欧州単一効特許とは、欧州単一効特許制度に参加している加盟国に対して、単一の効力を有する一つの特許権を与えるものです。

欧州単一効特許制度が開始される前は、欧州特許庁に出願し、欧州特許庁による審査を経て特許査定がなされた後、移行する国を指定することで、指定国毎に特許権が与えられていました。

しかし欧州では、欧州で単一の効力を有する一つの特許権を付与する制度が望まれており、欧州単一効特許制度の開始にむけて、欧州諸国における話し合いが行われていました。
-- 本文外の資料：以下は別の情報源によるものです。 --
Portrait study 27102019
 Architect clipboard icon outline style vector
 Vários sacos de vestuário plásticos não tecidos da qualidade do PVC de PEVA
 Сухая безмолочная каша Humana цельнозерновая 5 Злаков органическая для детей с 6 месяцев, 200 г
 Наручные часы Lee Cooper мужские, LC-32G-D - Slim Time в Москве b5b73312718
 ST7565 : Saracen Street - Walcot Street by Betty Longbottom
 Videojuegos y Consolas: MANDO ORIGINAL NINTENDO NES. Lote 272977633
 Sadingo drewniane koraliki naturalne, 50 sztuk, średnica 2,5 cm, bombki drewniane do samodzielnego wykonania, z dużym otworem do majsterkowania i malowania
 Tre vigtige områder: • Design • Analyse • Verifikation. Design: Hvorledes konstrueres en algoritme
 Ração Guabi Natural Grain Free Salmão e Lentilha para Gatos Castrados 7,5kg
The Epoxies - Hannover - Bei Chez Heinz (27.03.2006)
そしてドイツへの運用が可能となったことを契機として、2023年6月から欧州統一特許制度の導入がなされています。

欧州単一効特許の参加国と不参加国

欧州単一効特許の参加国は、EUに加盟している国のうち、以下の17ヶ国です。

オーストリアベルギーブルガリア
デンマークエストニアフィンランド
フランスドイツイタリア
ラトビアリトアニアルクセンブルグ
マルタオランダポルトガル
スロベニアスウェーデン

逆に欧州統一特許の不参加国は、EU非加盟国(11ヶ国)とEU加盟国であるものの不参加の国(※のついている3ヶ国)の合計14ヶ国です。

イギリススイスアルバニア
マケドニアアイスランドリヒテンシュタイン
モナコノルウェーサンマリノ
セルビアトルコスペイン※
ポーランド※クロアチア※

EU加盟国は27ヶ国

ちなみにEUの加盟国は、以下の27ヶ国です。

オーストリアベルギーブルガリア
デンマークエストニアフィンランド
フランスドイツイタリア
ラトビアリトアニアルクセンブルク
マルタオランダポルトガル
スロベニアスウェーデンチェコ
アイルランドギリシャスペイン
クロアチアキプロスハンガリー
ポーランドルーマニアスロバキア

ですからEU加盟国かつ欧州統一特許に参加していない国で使える権利が欲しいときには、従来からの指定国での特許権取得が必要になります。

欧州単一効特許のメリット・デメリット

欧州単一効特許のメリットとしては、欧州の多数国で特許を取得したい場合に、より低額で特許を取得できることが挙げられます。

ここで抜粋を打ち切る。